The final breakthrough took place on the longest rail tunnel in Belgium, the 5.94km Soumagne tunnel, on Wednesday 20 October.

The contractors celebrating the event consisted of Vinci Construction Grands Projets and CFE, a Belgian subsidiary of Vinci (lead contractor, 25%), Bouygues TP and Bouygues Belgium (25%), Eiffage TP and its subsidiary Duchêne (25%), and Wayss & Freytag/Galere (25%).

The team has been working on the project since May 2001, following the contract award in March 2001 by the client Société Nationale Des Chemins de Fer Belges (SNCB), Belgian Rail. The engineer for the project is Tuc-Rail, a subsidiary of SNCB.

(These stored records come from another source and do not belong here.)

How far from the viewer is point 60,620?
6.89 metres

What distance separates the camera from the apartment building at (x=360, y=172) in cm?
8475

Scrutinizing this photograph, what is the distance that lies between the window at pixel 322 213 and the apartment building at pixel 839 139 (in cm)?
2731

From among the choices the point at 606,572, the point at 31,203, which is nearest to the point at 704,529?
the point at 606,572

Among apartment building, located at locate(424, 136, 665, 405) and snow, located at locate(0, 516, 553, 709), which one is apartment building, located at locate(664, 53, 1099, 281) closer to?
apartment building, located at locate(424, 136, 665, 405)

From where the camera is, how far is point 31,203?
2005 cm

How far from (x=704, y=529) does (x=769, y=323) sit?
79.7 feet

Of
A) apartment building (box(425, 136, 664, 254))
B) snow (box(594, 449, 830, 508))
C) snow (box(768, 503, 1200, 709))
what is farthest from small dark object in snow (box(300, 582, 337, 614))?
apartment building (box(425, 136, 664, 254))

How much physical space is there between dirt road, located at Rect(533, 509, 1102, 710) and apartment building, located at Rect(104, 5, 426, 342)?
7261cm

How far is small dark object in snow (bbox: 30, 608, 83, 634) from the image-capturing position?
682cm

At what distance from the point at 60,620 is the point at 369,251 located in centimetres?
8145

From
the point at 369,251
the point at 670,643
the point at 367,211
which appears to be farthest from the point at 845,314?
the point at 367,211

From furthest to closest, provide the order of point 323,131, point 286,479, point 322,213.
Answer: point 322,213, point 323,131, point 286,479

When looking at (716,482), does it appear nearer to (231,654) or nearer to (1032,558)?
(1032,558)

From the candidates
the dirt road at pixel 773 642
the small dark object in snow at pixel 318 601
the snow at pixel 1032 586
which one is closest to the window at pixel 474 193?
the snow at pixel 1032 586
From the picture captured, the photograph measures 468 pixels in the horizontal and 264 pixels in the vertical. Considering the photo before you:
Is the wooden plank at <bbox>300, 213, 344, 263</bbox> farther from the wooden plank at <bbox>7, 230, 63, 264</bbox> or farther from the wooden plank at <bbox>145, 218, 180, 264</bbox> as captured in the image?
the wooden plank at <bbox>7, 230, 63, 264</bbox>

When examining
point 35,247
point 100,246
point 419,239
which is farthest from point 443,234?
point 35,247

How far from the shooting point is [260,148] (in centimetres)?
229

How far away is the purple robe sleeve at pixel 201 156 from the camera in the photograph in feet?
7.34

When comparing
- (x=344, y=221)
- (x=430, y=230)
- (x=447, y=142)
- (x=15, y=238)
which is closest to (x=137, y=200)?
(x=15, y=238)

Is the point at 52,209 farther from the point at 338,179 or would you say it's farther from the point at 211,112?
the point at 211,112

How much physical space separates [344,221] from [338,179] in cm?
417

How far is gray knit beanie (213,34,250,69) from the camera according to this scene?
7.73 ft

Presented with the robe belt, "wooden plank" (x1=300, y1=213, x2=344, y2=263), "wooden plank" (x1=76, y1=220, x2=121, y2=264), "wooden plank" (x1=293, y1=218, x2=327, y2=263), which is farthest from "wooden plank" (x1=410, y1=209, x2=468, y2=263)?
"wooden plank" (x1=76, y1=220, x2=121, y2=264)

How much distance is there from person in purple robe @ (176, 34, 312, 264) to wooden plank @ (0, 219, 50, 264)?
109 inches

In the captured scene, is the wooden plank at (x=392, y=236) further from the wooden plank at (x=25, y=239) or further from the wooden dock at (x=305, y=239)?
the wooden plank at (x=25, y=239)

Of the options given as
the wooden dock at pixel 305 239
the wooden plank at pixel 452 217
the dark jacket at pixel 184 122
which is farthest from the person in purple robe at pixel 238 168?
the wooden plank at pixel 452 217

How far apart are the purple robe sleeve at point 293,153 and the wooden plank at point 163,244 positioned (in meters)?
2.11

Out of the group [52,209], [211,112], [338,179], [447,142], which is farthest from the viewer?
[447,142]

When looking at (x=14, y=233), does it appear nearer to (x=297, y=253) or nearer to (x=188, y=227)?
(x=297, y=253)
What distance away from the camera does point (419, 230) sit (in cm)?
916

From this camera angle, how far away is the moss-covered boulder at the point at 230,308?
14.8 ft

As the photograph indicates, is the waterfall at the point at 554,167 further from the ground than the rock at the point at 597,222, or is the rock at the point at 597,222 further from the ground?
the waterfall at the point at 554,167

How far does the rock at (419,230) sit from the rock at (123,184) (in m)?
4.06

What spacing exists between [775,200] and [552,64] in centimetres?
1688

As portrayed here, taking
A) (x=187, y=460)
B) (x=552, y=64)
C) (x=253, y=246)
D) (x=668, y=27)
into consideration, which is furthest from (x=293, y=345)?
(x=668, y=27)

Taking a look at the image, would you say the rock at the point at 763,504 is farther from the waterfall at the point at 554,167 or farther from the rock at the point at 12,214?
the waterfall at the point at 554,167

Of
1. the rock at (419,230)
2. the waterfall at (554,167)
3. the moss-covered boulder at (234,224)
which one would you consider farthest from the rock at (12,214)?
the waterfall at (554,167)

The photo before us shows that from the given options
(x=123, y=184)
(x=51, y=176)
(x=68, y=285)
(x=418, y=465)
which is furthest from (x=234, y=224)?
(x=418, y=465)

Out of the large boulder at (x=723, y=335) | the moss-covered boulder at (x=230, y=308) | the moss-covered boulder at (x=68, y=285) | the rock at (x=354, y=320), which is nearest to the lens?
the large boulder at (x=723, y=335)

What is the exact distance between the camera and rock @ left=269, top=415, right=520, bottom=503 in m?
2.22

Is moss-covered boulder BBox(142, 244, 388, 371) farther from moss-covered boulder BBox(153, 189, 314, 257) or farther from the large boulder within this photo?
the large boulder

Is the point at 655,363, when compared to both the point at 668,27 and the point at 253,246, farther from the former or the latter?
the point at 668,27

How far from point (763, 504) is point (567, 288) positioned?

The double track, 100m2 cross sectional area single tube tunnel, that heads out of Liège towards Germany, consists of 5,940m tunnel through rock, with a short cut and cover section at each end. The cut and cover section is 177m long on the Liège side and 413m on the German side.

The tunnel has a maximum overburden of 130m.

From east to west, the tunnel passes through 3,300m of Westphalian schist, then a 50m intersection with the Magnée Fault is followed by 650m of Viséan limestone, with a final 1,900m section running through Namurian limestone.

The project has a budget of US$203M and will enable high-speed trains to travel at speeds of up to 200km/hr along the eastern branch of Belgium's rail network.

The tunnel was driven by drill and blast concurrently from four faces to speed up the project schedule. The headings were progressed from each end, and also in opposite directions from the 30m deep, 30m diameter shaft, sunk at the tunnel's midpoint. Each face was worked on three shifts around the clock, with an average advance of 20m per face per week.

Civil works are planned to be completed by the autumn of 2005 with commercial use planned for 2007.